There has been what is understood to be an extensive world-first scientific breakthrough that can enable the reduction of methane from the Irish cattle herd through animal genetics.

That is according to the Department of Agriculture, Food and the Marine, which has reported that this will be possible because of the publication of methane evaluations, which will enable breeding programmes to reduce daily methane emissions in beef cattle.

The research to underpin this is a result of a €3 million project, ‘GREENBREED’, which is investigating ‘Sustainable ruminant breeding programmes for low environmental footprint’ and is funded by the Department of Agriculture, Food and the Marine through its 2017 competitive national research call.

The objective of GREENBREED is to develop, validate and deploy necessary tools and optimal strategies to achieve sustainable and quantifiable genetic gain in environmental and economic efficiency in dairy, beef and sheep.

The environmental traits considered are

  • Methane;
  • Ammonia;
  • Nitrous oxide;
  • Nitrates.

It aims for direct and indirect selection for environmental efficiency without compromising economic efficiency or societal concerns of genetically elite animals.

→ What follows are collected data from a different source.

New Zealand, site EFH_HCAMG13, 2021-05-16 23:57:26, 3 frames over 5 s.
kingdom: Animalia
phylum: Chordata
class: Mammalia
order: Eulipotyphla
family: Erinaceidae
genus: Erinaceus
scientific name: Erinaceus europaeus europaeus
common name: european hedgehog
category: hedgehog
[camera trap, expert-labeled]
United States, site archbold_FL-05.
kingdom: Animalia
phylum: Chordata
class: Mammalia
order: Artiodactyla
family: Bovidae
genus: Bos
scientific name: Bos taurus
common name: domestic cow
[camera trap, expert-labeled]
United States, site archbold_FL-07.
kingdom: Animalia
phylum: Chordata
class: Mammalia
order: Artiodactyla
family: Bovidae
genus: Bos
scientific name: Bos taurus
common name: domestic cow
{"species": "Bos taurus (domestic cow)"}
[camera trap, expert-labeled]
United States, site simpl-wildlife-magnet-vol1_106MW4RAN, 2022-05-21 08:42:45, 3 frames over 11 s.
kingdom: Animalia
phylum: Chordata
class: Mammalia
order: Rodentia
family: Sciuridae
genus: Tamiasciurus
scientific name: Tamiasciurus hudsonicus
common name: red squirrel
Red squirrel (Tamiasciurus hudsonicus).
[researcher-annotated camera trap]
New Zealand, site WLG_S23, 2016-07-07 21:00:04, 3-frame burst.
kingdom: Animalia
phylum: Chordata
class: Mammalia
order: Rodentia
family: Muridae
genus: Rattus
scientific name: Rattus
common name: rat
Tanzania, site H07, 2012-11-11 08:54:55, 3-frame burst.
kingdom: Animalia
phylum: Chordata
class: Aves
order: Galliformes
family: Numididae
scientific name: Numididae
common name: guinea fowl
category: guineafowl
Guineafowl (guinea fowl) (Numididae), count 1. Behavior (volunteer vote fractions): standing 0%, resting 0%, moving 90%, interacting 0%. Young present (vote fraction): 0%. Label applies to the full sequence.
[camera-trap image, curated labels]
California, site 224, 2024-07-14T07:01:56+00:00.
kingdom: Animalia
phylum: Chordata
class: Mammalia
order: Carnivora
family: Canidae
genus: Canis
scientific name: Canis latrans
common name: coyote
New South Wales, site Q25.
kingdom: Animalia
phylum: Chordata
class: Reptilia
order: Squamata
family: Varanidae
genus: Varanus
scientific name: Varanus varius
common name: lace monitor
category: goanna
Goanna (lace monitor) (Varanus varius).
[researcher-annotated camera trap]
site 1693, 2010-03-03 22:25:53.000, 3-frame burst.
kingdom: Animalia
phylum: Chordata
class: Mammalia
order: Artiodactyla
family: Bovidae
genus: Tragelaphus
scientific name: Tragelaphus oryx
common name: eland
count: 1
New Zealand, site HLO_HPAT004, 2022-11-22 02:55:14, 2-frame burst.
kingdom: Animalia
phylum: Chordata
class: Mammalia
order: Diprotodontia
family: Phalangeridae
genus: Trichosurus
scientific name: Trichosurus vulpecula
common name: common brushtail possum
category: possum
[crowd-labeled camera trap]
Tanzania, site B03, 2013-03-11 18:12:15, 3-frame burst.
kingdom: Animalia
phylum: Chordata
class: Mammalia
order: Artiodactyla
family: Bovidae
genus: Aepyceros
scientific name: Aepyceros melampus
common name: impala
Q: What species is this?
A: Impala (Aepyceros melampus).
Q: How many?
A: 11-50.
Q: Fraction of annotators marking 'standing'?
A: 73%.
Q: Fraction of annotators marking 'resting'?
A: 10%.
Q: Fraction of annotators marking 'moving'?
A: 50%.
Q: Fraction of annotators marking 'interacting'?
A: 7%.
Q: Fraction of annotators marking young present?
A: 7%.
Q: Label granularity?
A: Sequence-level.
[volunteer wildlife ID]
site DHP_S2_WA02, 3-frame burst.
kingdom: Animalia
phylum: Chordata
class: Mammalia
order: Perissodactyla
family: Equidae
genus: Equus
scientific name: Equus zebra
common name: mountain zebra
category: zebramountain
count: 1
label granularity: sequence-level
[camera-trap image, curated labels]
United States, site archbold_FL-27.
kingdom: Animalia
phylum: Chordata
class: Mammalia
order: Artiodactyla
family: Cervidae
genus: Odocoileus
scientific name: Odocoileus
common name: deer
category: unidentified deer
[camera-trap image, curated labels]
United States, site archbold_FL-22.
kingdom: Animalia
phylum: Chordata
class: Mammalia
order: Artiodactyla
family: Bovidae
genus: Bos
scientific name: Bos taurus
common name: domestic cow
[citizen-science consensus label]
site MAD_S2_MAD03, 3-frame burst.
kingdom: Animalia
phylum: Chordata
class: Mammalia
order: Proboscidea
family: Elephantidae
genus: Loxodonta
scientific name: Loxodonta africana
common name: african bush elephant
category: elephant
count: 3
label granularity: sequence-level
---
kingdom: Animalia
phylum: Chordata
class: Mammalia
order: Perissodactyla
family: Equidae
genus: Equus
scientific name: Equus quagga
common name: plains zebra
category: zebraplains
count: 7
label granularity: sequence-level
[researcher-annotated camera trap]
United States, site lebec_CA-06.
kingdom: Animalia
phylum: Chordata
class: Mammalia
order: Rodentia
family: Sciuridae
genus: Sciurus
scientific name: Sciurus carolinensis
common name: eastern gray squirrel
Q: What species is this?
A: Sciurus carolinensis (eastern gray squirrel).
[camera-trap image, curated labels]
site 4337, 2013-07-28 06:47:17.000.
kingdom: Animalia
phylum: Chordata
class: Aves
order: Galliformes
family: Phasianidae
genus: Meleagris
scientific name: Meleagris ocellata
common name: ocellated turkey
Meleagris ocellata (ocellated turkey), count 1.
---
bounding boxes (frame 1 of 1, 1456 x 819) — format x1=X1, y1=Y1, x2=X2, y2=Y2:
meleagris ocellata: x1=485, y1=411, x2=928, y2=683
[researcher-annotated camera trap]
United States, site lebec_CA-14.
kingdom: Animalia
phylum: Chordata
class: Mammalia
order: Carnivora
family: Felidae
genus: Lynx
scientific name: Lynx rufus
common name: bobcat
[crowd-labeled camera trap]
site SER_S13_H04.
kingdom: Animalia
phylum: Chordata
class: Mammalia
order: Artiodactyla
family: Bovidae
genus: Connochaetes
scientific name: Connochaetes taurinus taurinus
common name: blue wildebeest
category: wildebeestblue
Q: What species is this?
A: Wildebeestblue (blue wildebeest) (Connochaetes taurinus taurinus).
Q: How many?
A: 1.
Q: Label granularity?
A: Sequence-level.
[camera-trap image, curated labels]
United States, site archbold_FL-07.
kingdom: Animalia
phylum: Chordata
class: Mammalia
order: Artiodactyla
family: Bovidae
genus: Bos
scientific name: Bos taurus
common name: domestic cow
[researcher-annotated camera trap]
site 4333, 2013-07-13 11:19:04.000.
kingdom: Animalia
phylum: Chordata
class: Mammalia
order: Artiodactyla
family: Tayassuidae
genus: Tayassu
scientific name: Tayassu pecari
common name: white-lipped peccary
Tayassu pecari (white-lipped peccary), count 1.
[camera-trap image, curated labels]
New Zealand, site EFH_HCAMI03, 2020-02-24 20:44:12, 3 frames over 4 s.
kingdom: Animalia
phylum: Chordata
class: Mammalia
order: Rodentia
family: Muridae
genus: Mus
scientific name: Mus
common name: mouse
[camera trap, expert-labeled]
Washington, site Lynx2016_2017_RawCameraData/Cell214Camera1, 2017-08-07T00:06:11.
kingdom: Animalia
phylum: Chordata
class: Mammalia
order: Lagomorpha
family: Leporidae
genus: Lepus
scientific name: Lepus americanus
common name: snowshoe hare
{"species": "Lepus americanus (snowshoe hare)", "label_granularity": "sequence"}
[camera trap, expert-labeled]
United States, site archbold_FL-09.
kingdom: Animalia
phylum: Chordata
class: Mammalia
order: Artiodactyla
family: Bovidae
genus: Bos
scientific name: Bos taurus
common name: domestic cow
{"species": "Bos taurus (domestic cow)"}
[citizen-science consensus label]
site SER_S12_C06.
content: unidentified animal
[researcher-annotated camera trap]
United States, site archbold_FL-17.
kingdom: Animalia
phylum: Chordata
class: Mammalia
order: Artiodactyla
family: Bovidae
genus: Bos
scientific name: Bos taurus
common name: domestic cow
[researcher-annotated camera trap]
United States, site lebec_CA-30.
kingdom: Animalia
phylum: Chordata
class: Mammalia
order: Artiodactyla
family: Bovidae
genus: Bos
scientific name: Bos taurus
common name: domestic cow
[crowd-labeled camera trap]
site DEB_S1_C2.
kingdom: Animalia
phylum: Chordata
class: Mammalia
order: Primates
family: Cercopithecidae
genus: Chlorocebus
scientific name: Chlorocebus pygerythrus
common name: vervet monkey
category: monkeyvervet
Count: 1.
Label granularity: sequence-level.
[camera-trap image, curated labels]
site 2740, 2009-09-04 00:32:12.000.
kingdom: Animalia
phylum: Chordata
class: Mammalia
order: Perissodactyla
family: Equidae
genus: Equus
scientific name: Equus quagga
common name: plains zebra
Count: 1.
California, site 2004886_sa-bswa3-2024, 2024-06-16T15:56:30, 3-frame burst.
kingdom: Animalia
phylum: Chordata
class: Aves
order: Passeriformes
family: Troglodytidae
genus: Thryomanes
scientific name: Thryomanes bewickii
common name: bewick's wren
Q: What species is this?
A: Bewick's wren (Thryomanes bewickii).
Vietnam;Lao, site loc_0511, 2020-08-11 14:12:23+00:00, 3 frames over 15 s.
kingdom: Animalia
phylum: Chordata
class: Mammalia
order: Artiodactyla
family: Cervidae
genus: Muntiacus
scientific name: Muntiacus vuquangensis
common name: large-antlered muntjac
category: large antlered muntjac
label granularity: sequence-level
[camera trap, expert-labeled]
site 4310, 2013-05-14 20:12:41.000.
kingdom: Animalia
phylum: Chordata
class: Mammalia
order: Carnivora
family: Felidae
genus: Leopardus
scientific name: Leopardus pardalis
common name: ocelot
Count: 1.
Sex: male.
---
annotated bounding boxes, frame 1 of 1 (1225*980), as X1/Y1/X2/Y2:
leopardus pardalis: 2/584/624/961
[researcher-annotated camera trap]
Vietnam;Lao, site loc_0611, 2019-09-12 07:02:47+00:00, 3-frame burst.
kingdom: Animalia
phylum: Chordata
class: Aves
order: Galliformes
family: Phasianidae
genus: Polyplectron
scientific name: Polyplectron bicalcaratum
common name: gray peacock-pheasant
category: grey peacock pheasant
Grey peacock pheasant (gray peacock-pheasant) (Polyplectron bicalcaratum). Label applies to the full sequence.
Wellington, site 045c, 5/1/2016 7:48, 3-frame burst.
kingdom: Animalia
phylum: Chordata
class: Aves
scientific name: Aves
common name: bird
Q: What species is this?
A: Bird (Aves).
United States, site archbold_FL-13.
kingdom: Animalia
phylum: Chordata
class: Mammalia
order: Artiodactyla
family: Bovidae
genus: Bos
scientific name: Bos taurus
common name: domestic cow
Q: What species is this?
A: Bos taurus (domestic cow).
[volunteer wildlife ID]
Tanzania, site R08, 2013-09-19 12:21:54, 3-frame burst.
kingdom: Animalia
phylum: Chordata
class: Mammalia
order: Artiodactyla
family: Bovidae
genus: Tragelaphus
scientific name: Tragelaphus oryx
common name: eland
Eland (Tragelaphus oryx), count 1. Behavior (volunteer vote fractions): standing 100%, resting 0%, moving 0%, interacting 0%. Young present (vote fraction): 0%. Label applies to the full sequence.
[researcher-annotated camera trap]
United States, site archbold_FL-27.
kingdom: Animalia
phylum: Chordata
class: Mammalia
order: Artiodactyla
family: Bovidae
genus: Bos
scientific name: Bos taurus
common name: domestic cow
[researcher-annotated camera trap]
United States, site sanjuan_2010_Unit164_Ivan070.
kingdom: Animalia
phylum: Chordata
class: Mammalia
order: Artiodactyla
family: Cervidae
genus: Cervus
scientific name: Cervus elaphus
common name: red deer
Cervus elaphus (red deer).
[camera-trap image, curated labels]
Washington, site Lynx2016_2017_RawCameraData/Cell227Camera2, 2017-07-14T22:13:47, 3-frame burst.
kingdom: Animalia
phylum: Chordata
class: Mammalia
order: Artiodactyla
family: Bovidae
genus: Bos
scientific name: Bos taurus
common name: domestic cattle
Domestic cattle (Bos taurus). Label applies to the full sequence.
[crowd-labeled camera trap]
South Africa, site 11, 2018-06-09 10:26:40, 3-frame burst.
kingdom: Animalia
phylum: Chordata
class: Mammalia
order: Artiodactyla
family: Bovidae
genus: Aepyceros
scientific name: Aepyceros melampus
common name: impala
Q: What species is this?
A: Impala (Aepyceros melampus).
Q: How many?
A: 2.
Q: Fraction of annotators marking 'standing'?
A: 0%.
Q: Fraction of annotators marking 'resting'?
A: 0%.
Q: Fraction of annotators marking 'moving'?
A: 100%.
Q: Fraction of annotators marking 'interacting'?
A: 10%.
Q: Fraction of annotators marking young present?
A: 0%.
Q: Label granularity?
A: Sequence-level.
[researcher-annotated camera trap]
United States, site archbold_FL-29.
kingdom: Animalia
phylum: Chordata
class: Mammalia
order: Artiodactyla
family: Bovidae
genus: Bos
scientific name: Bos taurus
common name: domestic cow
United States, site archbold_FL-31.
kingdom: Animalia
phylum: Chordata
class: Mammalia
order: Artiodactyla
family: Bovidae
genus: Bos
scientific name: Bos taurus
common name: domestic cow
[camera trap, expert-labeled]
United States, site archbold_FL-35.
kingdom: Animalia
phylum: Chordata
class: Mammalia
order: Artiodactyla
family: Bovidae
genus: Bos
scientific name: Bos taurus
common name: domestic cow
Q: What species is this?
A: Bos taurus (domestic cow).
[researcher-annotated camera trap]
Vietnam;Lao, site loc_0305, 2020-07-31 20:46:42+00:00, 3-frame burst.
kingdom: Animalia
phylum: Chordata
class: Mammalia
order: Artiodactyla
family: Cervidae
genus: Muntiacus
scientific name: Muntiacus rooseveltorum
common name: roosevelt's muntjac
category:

The project has led to the publication of the world’s first national genomic evaluations for methane emissions in Irish beef cattle.

Research

Collaborative research, involving Teagasc, Southeast Technological University, Munster Technological University and ICBF, found:

  • Large differences in daily methane emissions between animals fed the same diet, with 11% of these differences being traced to genetic differences;
  • The 20% highest emitting animals genetically are expected to emit 30% more methane per day compared to the 20% lowest emitting animals.

The work indicates that breeding programs to reduce methane emissions will be effective for selecting low-emitting livestock, especially when undertaken in tandem with national genomic evaluations, such as the age-at-slaughter evaluations released in 2022.

According to Minister McConalogue, the implementation of a low methane emitting breeding programme has “significant” potential to harness the genetic variation for methane emissions that exists within the national herd.

This, in turn, will bring about permanent and cumulative reductions in the methane output of future generations of livestock, the minister outlined in his statement.

The results of the research, he added, also highlight the potential to breed more environmentally sustainable animals, while at the same time, not having a negative impact on the animal’s performance and profitability.